In May, Sanofi-Aventis recalled vaccines made by Shantha Biotechnics that were distributed to the World Health Organisation after users complained about white sediment in the vials. In June, after floating matter was found in some plastic IV bags, Pfizer recalled injectible drugs made by Claris Lifesciences and sold in the US.
Intellectual property is also an open question. Trying to change its outlaw image as a maker of illegal knock-offs, India toughened its patent laws in 2005. But dozens of intellectual property suits are still being fought between Indian and foreign firms in courts around the world. And big pharmaceutical companies still find securing protection of their intellectual property in India difficult. A study this year of pharmaceuticals from Indian wholesalers found that 3.6 per cent of the “drugs” had no active ingredients whatsoever.

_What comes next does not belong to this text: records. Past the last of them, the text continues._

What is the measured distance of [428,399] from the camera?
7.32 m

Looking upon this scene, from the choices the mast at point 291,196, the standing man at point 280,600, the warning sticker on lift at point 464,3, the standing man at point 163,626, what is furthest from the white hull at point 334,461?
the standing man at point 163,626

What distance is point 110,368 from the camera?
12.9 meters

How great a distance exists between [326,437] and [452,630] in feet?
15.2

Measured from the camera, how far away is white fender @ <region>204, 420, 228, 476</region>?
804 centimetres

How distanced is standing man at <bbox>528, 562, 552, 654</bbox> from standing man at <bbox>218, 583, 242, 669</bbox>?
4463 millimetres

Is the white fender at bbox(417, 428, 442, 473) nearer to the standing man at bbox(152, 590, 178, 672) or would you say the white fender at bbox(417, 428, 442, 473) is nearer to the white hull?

All of which is why some drug executives in the US say that their Indian peers may be too optimistic about their industry’s prospects. “Cost is one issue, and yes it is important, but there are two other critical factors: intellectual property and quality and safety issues,” said Irix Pharmaceuticals Chief Operating Officer Panos Kalaritis.
The FDA, in response to India’s growing influence, has opened two offices in India, one in Delhi and another in Mumbai. Among other measures, the Indian offices will enable the FDA to “verify that important products and the way they are manufactured meet US health and safety requirements,” an agency spokeswoman said.
While China is the undisputed low-cost maker of a multitude of consumer goods, India may have a rare edge in the drug industry. India’s long tradition of generics has fostered a robust educational system here for pharmaceutical scientists, as well as longer experience dealing with western regulators. The FDA has issued about 900 approvals to plants in India to import drugs or raw materials for the industry to the US, the vast majority in recent years, compared with more than 300 such approvals for China.